Assay owns the middle: the tool-call decision point where deterministic enforcement is both possible and critical.

Decision Framework

Use this to decide if Assay is right for your check:

Question If Yes → Assay If No → Other Tool
Can I express this as a JSON Schema? args_valid Use classifier
Can I express this as a tool sequence? sequence_valid Use workflow engine
Can I express this as a blocklist? tool_blocklist Use allowlist/RBAC
Does "maybe" ever make sense? ❌ Not Assay Use probabilistic check
Must the check be <10ms? ✅ Assay Async classifier OK

FAQ

Can Assay detect prompt injection?

No.
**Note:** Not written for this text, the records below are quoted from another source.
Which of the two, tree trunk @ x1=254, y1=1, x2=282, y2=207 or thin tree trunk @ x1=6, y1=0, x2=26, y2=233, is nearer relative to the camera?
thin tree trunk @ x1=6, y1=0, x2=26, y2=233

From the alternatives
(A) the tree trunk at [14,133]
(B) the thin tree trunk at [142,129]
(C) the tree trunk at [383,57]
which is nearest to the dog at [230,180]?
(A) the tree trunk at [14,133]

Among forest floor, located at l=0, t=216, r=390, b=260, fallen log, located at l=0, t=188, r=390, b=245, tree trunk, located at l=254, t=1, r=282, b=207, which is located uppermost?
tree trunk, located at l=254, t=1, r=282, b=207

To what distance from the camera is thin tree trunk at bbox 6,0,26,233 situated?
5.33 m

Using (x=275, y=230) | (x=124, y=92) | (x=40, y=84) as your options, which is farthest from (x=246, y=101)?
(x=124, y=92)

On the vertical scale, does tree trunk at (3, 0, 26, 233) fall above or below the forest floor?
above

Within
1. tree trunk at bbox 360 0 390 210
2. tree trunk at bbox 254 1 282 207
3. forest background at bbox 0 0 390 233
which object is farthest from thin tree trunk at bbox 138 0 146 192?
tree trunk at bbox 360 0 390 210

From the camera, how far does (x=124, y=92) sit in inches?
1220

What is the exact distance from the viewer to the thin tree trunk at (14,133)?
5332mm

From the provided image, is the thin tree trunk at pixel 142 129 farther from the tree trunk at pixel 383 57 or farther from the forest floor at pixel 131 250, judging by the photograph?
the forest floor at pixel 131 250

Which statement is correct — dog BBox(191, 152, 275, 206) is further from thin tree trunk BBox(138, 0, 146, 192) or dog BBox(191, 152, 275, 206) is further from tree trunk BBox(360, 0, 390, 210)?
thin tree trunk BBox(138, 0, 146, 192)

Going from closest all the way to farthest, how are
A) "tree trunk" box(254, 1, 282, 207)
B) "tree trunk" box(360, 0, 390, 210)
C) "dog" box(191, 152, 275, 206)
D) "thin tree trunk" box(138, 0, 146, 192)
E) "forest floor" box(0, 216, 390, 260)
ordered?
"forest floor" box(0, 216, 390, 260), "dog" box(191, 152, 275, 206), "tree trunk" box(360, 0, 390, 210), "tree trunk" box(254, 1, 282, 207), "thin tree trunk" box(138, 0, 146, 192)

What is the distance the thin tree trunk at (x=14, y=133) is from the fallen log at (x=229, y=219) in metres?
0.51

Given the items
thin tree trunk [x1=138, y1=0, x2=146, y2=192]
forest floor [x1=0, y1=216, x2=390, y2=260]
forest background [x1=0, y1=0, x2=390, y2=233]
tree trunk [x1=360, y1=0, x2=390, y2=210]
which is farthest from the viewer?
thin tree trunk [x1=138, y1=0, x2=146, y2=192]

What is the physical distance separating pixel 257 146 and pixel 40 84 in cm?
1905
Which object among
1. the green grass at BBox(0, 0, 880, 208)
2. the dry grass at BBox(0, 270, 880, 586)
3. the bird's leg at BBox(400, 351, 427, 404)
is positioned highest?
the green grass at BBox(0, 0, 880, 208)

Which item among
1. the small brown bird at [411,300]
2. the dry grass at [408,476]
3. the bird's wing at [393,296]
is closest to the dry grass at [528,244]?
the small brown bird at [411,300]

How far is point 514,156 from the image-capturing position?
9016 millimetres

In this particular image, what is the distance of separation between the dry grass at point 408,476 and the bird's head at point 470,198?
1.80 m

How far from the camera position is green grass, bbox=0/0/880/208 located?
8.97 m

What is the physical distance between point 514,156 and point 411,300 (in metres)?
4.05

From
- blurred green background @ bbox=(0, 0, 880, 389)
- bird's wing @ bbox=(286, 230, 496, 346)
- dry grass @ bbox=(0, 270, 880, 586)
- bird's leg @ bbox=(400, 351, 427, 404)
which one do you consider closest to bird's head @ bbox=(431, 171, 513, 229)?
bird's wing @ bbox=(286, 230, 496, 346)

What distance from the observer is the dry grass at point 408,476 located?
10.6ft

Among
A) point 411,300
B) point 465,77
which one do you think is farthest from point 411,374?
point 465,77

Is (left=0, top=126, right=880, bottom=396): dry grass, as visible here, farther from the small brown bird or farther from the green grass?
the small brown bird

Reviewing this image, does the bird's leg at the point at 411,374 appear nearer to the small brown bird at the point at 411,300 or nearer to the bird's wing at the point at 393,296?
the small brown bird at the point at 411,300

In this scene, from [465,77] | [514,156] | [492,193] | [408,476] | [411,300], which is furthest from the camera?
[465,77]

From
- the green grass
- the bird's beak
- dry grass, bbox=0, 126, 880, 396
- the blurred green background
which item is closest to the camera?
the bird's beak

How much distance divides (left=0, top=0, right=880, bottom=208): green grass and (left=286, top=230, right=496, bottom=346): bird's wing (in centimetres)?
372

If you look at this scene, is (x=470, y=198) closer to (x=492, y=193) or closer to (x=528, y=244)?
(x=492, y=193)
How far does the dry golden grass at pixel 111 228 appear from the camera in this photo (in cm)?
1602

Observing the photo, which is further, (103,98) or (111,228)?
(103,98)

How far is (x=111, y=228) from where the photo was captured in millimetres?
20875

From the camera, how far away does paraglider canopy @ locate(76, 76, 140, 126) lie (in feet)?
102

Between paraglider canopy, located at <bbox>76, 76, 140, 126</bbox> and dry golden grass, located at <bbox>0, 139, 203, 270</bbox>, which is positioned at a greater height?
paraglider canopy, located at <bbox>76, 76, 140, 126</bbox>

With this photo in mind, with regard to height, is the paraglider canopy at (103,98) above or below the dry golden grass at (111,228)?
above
Prompt injection detection requires semantic understanding of adversarial inputs. Use a dedicated prompt gateway or input sanitization layer.

Can Assay validate response quality?

No. Quality is subjective and requires LLM-as-judge or human evaluation. Assay validates actions, not content.

Can Assay enforce rate limits?

No. Rate limiting is a runtime infrastructure concern. Use your API gateway or agent framework's built-in throttling.

Can Assay replace my observability stack?

No. Assay produces audit events, but it's not a monitoring platform. Export Assay results to your existing observability tools (Datadog, Grafana, etc.) via the planned OTel integration.

Summary

Assay Is Assay Is Not
Deterministic Probabilistic
Rule-based Classifier-based
Tool-focused Content-focused
Fast (<10ms) Expensive (100ms+)
Auditable "Trust the model"

Tagline: If you can write it as a rule, Assay enforces it. If you need a model to decide, look elsewhere.